From the An Post website - terms and conditions in TV license section:



> Any person in occupancy at an address where a television set is held is legally responsible for the licensing of the television set regardless of ownership of either the premises or the set itself.


 
Buying a TV license now does not wipe out the offence of not having one in the past, so the summons is still in effect. If she cannot attend, maybe she should hire a solicitor to appear on her behalf.


----------



## elcato (2 Oct 2008)

*Re: Tv License*

If its her name on the summons then she is liable for the court appearance. You could turn up yourself and explain the circumstances and that you have purchased the license since but at the end of the day it's her fault for not getting one when presumably she got a warning to do so. I'm not certain but I think non-appearance will just give her a (possibly higher) fine than if she appeared as opposed to an bench warrant so it will mean she will be liable to pay the fine when she gets back. I base this on experience of parking fines many moons ago which I think is the same today.


----------



## Celtwytch (2 Oct 2008)

*Re: Tv License*



csirl said:


> The occupiers, not the owners, are responsible for buying the TV license.


 
For this very reason, my landlord did not put a TV in the apartment I rented a few years ago.  

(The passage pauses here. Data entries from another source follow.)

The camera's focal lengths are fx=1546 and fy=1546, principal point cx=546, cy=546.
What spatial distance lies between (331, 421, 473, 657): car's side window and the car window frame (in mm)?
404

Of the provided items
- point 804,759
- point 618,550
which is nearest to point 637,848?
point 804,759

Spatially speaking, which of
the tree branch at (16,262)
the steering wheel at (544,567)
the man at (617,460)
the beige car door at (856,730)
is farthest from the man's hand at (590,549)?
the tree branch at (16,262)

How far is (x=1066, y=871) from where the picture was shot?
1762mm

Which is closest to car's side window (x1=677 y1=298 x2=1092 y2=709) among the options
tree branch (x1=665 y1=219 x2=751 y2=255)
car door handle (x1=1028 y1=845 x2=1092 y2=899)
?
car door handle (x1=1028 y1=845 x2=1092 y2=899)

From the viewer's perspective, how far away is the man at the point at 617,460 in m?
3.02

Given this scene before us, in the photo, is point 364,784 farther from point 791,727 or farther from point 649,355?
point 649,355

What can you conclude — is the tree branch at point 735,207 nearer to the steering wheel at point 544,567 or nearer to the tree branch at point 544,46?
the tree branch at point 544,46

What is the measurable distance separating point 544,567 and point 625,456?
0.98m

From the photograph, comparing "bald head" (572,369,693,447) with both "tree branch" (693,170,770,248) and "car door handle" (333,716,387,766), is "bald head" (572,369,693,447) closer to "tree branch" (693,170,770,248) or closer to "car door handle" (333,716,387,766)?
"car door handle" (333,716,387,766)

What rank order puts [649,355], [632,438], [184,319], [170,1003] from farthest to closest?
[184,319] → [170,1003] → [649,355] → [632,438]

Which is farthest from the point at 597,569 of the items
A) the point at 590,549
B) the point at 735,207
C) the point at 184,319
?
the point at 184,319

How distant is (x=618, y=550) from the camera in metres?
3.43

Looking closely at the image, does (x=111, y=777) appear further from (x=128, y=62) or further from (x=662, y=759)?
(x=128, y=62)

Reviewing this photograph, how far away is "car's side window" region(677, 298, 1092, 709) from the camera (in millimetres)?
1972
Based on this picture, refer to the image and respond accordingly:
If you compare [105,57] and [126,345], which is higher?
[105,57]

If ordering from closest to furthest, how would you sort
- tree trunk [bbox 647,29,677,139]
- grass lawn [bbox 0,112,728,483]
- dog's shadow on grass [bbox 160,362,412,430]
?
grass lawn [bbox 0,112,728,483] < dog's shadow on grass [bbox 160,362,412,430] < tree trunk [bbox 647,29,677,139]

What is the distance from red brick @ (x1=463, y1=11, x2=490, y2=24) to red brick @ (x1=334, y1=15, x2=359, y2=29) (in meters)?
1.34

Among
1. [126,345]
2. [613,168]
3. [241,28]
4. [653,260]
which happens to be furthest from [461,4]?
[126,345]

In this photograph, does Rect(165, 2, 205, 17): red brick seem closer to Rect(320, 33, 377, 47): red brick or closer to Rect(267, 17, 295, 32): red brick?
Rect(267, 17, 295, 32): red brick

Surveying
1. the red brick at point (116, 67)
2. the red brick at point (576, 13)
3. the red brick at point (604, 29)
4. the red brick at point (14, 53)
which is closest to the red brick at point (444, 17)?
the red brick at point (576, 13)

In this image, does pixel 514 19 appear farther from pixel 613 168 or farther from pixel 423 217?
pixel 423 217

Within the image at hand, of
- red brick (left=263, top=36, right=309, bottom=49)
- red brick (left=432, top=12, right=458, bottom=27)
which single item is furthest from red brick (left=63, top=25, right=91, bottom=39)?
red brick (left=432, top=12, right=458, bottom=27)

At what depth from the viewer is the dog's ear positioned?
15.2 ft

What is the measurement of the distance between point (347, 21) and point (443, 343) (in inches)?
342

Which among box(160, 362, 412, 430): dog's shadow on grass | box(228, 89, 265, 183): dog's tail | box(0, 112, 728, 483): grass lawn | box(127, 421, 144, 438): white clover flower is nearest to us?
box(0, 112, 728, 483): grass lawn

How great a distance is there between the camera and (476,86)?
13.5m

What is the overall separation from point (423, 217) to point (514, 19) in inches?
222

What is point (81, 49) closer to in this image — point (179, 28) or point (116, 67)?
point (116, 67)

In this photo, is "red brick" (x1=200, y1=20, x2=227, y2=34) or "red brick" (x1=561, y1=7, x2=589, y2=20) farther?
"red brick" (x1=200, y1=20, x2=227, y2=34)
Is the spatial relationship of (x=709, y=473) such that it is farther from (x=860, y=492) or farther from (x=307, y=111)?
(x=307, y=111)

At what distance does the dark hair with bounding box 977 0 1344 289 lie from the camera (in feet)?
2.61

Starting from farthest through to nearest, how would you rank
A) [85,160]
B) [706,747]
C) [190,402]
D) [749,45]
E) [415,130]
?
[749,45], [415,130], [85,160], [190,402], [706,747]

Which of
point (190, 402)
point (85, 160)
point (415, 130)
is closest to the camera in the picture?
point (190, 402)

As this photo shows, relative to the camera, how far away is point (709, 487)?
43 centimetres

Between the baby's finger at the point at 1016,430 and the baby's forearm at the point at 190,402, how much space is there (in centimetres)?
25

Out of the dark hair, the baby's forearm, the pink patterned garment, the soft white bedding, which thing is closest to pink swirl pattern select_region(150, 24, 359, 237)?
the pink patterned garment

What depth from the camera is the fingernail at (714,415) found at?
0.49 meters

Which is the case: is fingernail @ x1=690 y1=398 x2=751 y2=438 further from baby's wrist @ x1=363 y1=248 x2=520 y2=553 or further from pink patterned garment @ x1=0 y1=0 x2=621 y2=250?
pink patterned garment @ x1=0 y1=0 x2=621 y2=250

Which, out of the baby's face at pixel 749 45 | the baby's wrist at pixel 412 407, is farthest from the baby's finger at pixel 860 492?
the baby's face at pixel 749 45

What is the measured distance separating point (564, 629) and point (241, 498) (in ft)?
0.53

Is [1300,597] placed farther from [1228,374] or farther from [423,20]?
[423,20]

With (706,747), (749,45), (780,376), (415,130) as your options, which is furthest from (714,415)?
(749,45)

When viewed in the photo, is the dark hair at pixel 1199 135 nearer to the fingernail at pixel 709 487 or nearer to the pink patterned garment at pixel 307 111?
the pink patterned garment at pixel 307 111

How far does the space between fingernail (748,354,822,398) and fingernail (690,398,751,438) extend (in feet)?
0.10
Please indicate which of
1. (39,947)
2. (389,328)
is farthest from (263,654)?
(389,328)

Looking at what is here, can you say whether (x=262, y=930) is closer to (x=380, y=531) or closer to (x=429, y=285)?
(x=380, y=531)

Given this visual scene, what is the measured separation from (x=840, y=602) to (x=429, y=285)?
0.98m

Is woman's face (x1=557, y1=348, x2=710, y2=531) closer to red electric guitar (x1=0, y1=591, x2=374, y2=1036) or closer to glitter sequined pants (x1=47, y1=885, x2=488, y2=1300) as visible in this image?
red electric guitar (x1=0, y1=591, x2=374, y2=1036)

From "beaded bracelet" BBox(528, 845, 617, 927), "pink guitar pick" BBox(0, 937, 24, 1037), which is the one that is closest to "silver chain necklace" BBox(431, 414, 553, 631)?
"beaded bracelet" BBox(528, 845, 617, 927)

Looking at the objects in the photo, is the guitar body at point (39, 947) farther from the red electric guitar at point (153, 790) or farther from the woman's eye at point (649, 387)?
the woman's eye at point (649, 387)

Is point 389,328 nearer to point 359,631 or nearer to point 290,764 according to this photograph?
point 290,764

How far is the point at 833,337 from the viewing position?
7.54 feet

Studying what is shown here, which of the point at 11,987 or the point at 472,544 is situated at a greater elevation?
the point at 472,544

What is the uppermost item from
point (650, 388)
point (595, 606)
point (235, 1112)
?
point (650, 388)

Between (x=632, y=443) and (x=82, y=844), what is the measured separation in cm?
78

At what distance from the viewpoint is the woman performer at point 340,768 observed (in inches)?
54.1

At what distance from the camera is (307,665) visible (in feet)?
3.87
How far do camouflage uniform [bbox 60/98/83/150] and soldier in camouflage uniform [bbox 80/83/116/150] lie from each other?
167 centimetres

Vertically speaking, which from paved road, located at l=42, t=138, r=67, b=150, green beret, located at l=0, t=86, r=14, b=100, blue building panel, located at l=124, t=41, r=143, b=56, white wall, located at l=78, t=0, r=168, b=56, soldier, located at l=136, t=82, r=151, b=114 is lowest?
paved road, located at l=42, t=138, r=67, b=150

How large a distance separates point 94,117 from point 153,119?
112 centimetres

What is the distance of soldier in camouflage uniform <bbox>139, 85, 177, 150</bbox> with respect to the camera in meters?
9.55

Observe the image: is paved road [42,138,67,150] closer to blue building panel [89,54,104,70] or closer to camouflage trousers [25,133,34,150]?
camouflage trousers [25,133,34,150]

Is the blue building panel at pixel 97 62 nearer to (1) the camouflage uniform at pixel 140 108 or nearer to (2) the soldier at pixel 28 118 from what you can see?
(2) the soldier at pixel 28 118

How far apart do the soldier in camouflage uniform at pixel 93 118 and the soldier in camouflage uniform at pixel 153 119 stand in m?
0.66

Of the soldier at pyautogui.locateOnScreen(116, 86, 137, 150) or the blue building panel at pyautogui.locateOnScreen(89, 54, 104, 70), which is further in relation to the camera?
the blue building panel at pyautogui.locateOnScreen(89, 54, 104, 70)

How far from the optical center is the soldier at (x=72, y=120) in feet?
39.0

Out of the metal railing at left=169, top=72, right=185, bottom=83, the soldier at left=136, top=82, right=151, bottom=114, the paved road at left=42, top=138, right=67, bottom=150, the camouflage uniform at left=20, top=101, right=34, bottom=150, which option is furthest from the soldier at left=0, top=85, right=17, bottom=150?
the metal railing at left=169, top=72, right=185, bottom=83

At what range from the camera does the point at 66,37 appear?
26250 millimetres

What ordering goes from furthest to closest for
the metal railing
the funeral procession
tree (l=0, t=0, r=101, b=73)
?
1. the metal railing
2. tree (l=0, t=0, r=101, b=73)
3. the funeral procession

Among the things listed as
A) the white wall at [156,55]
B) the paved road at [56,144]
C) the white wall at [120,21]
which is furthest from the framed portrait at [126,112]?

I'm curious as to how the summons came in the renter's name in the first place.  Did she give her name to a TV licence inspector or something?


----------



## Caveat (2 Oct 2008)

*Re: Tv License*



Celtwytch said:


> For this very reason, my landlord did not put a TV in the apartment I rented a few years ago.


 
This may not have been sufficient for you to have been exempt. 

AFAIK, the ability to receive a signal (e.g. if the apartment had an aerial socket + aerial) is enough to warrant a requirement for a license.


----------



## Diziet (2 Oct 2008)

*Re: Tv License*



Caveat said:


> This may not have been sufficient for you to have been exempt.
> 
> AFAIK, the ability to receive a signal (e.g. if the apartment had an aerial socket + aerial) is enough to warrant a requirement for a license.



I think you have misinterpreted the regulations. The presence of an aerial does not mean that you have equipment capable of receiving a signal. You would not, for example, be able to just plug a monitor into it and watch TV. You need a TV receiver for that, which is what the regulations cover. In many areas, a TV with a small portable antenna is enough anyway. Conversely, ownership of a small portable aerial does not mean you need a license! The equipment needs also to be capable of letting you watch the said received signal. 

In other words, if you don't have a TV (or TV card, or VHS recorder with monitor or some such permutation) then you don't need a license.


----------



## Caveat (2 Oct 2008)

Fair enough - maybe I stand corrected then.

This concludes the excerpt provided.